Каждый должен быть поражен этим взглядом печали; определенным встревоженным видом удивления, надежды и страха; его разум глубоко играет с будущим, которое далеко — помимо того, что он делает что угодно, кроме игры со своей работой завтра, это, как мы скоро услышим, было достаточно серьезно, как может сказать Маренго. Таково естественное впечатление, таковы чувства, которые эта картина произвела и пробудила в наших умах через наши глаза. Она имеет определенную простую правду и непосредственность, которая ведет к идее всего, что последовало; и, чтобы этот эффект не был назван нашим, а не картины, мы бы попросили любого человека попытаться привнести такую идею, или, действительно, любую идею, в голову любого, кто смотрит на абсурдный кусок верховой езды Давида, называемый «Переход через Альпы». И что это за идея? Все созревает для этого урожая, он протягивает свой серп, чтобы жать. Франция, напуганная и окровавленная, и наполовину свободная, видя своего будущего короля — пробуждаясь и собираясь с силами, чтобы действовать. Италия, Австрия и сонные, гнилые, сбитые с толку королевства, беспокойно ворочающиеся во сне и пробуждающиеся, некоторые из них никогда больше не будут отдыхать; даже самый север, чтобы засвидетельствовать его и взять ужасную месть за его обиды. Египет уже был наполнен славой, проклятием и позором его имени; и та Святая Земля, театр невыразимых чудес и доброты Князя Мира, та тоже видела его и изгнала его, благодаря сердечному мужеству и ненависти английского капитана и его моряков. Англия также должна сыграть свою роль; уничтожить его флоты, бить его и его лучших маршалов, где бы она их ни встречала, и закончить его полностью в конце.

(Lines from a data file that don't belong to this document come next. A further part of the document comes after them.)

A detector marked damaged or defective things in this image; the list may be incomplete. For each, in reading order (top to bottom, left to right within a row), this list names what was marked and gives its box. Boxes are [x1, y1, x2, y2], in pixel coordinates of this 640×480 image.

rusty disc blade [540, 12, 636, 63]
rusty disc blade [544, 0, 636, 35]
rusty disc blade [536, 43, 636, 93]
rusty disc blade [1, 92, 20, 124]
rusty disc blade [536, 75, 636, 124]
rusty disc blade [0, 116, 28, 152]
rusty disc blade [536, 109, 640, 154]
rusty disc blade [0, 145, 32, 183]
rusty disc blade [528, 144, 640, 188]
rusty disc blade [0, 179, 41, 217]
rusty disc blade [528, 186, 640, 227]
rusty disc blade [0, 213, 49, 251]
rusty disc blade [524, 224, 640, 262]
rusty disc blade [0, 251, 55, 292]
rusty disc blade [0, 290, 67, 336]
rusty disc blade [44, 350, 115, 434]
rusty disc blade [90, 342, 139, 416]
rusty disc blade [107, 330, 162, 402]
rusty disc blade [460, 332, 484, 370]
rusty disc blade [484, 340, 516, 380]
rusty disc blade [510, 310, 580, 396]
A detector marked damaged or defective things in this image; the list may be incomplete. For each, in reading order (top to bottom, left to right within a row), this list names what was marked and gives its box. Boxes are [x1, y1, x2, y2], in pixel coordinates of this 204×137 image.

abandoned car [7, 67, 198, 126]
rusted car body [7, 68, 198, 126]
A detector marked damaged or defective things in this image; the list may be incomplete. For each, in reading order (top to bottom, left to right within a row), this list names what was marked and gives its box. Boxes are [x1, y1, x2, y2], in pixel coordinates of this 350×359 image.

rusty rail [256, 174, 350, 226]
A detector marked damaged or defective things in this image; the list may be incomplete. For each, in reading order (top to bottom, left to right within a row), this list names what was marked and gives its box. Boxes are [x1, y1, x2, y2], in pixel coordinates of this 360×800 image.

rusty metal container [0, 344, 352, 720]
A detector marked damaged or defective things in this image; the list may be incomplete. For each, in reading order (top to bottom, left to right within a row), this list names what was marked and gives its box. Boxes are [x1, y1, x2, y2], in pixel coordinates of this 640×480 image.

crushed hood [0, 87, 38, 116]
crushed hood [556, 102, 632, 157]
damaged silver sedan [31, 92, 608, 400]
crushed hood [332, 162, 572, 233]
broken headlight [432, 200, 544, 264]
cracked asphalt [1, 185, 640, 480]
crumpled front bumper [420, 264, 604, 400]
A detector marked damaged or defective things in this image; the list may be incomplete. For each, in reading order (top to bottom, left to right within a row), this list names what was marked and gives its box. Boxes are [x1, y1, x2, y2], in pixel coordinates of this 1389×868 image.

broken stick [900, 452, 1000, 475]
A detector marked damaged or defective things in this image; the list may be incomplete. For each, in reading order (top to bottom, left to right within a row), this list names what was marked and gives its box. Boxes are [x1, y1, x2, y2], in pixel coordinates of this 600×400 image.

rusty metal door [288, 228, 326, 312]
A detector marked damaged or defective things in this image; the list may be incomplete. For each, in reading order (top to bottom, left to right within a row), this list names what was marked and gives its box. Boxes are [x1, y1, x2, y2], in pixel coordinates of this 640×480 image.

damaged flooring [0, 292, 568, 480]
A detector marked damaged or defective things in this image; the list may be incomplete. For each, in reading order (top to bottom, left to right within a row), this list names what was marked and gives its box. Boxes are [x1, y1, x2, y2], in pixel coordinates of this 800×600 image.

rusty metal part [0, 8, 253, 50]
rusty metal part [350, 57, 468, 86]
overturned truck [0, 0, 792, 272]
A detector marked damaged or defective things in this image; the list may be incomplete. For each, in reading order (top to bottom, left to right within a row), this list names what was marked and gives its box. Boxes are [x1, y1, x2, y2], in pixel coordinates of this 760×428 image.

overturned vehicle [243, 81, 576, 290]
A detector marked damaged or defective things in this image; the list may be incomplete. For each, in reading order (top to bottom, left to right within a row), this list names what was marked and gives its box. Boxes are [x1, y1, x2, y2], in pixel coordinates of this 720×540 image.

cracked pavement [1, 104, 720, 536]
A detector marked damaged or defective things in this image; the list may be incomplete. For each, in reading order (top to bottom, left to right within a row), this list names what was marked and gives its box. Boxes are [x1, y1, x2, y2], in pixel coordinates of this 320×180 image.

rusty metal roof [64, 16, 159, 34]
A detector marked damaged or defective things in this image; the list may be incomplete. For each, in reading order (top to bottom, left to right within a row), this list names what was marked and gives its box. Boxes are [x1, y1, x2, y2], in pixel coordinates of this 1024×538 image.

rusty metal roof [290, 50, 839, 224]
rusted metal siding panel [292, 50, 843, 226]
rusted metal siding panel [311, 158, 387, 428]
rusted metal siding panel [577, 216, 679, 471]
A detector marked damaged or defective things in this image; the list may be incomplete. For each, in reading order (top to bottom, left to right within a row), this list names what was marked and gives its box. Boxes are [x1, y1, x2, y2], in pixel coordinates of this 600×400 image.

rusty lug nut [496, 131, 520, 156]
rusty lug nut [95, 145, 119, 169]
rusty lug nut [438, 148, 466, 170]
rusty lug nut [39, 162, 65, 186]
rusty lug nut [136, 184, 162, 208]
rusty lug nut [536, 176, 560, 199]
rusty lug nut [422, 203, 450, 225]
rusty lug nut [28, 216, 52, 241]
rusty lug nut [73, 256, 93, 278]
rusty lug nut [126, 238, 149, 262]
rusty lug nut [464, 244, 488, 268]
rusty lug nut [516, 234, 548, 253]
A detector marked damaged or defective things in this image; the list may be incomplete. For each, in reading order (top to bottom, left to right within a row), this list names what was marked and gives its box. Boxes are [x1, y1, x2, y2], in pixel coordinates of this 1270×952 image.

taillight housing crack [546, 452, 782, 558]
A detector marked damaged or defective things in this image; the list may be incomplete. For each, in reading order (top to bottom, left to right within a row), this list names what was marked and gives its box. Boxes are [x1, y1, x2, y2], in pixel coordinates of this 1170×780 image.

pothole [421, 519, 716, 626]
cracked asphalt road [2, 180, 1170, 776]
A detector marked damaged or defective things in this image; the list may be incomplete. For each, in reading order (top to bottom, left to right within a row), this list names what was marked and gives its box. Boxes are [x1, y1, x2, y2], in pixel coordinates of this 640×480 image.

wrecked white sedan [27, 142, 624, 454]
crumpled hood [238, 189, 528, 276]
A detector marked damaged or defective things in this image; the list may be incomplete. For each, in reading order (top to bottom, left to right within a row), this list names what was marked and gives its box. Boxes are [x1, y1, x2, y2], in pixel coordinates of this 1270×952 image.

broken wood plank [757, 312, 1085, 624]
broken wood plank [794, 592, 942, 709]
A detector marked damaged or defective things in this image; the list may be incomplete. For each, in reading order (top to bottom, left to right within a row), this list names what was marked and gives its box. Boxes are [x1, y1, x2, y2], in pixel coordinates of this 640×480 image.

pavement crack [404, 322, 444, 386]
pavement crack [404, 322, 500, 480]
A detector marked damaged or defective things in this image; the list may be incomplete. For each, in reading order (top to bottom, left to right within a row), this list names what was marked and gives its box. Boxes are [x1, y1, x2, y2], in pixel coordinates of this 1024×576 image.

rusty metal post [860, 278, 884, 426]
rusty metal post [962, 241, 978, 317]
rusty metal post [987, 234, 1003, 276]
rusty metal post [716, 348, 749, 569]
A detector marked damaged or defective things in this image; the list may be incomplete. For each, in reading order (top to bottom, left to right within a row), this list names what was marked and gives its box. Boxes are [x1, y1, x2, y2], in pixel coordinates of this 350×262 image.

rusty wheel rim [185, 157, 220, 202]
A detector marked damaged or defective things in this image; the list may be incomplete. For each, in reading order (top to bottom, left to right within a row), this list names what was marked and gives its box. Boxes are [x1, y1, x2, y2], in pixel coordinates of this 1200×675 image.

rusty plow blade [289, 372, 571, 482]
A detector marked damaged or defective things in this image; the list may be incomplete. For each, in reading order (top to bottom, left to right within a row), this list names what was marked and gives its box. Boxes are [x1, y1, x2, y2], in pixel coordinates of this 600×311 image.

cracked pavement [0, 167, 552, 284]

И какие перемены — такие же странные, хотя и более скрытые — в характере, в привязанности, в моральной ценности должны произойти в этом прекрасном и духовном лице, в той душе, образом которой оно является; бесконечная гордость, слава и вина, совершающие свою злую волю над ним — его существо (самое страшное из всех бедствий для существа, подобного человеку) оставлено полностью на самого себя. Как дикое, яростное мужество Лоди и Арколе должно растратиться в поразительную низость «Sauve qui peut» — письмо Регента и жалкое запугивание на борту «Беллерофонта». Перед ним лежат его победы, его могучие гражданские планы, его свод законов, его бесконечная деятельность, его поразительные цели, даже его медали, такие красивые, такие нелепые, такие полные лжи — одна из них говорит о своем собственном позоре, имея на одной стороне Геркулеса, душащего морское чудовище (Англию), а на другой слова «Отчеканено в Лондоне!!» его вероломство и жестокость; убитый юный Д'Энгиен; отравленные солдаты в Яффе. Красное поле Лейпцига встает перед нашим взором, где великий немецкий народ, эта честная и добросердечная, но медлительная раса, пал и поднялся снова, чтобы никогда больше не пасть так низко, и, со временем, благодаря той же жизненной энергии, возможно, скоро, подняться выше, чем многие думают, когда, пробуждаясь, как сильный человек после сна, они погонят своих врагов, будь то короли или священники, как старый Герман и его тевтонцы гнали римских орлов через Рейн, и возвращаясь, поднимут, как они, свои пивные рога в мире; это всегда казалось нам великим моральным уроком миру карьеры Наполеона. Но наши читатели нетерпеливы; они, возможно, расстались с нами давно. В одном они согласятся с нами, что эта картина возвышает разум зрителя; наполняет его память живыми формами; вдыхает дыхание жизни и человеческой природы в знаменательное прошлое и проецирует разум вперед на еще более великое будущее; углубляет впечатления и пишет «Суета сует, все суета» на таких безумных амбициях —

«Славы нашего земного состояния,

Это тени, а не существенные вещи».

Но вернемся к нашей картине. Позади Наполеона другой проводник, ведущий лошадь солдата, закутанного и сражающегося с резким горным ветром. Это завершает сцену; вокруг и выше — вечные Альпы, выглядящие так, как они выглядели, когда Ганнибал проходил почти 3000 лет назад, и как они будут выглядеть тысячи лет спустя. Они давят на глаз грозным образом, как будто хмурясь на нарушителя их снегов и тишины, и как будто теснясь вниз, чтобы противостоять его шагам. Внизу — безупречный снег, с некоторыми кусочками льда, беспокоящими копыта мула. Это завершает картину, которая, как мы уже сказали, является домашней и простой в своей основе, во всем, что первым бросается в глаза, хотя и пронизана повсюду тончайшей фантазией, когда разум отдыхает на ней и достигает ее души.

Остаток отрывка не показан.